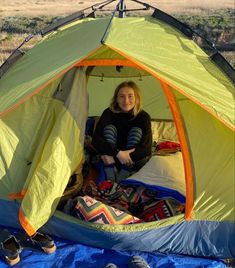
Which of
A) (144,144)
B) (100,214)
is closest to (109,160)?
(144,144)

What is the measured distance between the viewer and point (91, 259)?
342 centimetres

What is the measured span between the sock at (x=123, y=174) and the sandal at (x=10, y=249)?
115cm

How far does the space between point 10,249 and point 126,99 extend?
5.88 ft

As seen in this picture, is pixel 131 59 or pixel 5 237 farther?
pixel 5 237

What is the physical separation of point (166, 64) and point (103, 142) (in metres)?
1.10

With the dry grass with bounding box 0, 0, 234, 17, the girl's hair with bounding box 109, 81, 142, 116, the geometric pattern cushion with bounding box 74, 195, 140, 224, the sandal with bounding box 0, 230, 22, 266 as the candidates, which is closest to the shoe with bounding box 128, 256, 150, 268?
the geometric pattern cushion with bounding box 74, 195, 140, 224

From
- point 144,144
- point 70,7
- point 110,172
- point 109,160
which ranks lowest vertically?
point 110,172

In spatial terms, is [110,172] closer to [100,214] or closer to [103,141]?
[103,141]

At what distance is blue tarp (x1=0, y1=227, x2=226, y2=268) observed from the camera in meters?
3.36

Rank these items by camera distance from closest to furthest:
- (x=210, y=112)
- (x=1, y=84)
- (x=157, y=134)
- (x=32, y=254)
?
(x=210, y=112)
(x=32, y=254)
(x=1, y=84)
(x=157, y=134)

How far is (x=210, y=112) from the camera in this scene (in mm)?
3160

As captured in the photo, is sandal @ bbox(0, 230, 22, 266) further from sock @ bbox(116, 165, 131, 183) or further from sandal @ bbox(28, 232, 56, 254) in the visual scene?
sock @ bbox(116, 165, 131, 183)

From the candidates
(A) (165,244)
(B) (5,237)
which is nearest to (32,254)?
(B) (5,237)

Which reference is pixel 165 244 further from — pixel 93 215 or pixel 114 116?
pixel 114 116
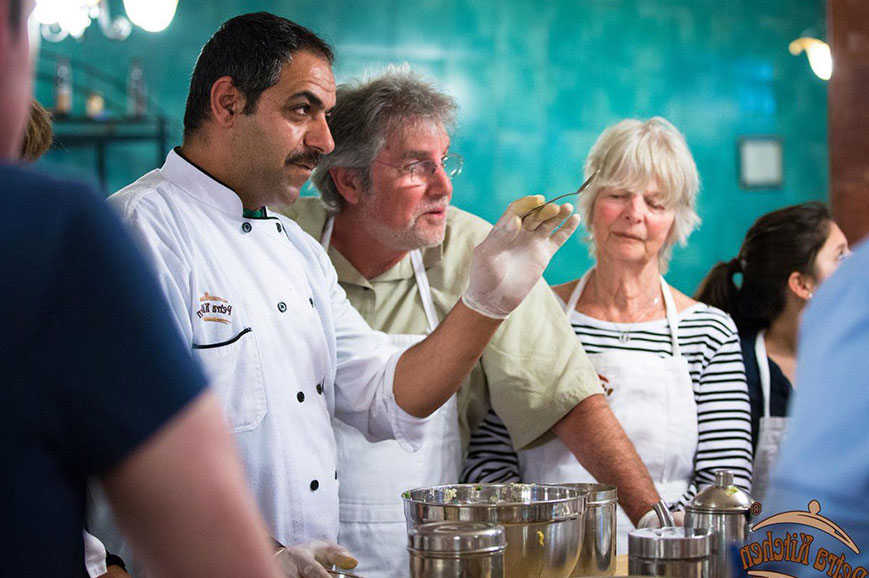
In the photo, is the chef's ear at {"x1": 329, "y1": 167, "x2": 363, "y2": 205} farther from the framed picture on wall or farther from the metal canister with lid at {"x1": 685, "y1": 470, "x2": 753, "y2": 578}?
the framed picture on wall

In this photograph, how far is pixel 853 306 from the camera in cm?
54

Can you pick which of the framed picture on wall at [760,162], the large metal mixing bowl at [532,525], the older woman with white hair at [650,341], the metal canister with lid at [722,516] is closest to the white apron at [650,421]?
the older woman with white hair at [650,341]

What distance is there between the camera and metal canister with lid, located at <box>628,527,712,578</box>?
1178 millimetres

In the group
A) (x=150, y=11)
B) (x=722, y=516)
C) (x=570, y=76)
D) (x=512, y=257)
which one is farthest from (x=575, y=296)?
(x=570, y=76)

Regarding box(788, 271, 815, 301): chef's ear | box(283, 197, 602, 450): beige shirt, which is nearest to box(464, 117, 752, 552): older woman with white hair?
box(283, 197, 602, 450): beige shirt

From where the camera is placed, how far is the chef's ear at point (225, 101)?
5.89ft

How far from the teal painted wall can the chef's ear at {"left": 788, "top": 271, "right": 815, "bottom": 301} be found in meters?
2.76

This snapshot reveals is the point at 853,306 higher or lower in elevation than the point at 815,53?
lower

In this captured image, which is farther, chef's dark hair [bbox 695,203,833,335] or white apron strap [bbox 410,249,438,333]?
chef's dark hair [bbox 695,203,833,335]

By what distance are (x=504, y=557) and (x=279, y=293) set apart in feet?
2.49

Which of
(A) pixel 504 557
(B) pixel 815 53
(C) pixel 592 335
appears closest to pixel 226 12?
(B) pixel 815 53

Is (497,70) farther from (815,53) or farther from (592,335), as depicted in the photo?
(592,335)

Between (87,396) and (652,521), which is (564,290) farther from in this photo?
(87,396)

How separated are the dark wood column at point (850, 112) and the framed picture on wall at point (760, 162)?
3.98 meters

☆ ☆ ☆ ☆ ☆

Exercise instructions → Pull out every line from the listing above that contains the string "pattern", and treat uppercase and lowercase as different.

Task answer →
With the dry grass with bounding box 0, 0, 234, 17, the girl's hair with bounding box 109, 81, 142, 116, the geometric pattern cushion with bounding box 74, 195, 140, 224, the sandal with bounding box 0, 230, 22, 266 as the candidates, which is closest to the shoe with bounding box 128, 256, 150, 268?
the geometric pattern cushion with bounding box 74, 195, 140, 224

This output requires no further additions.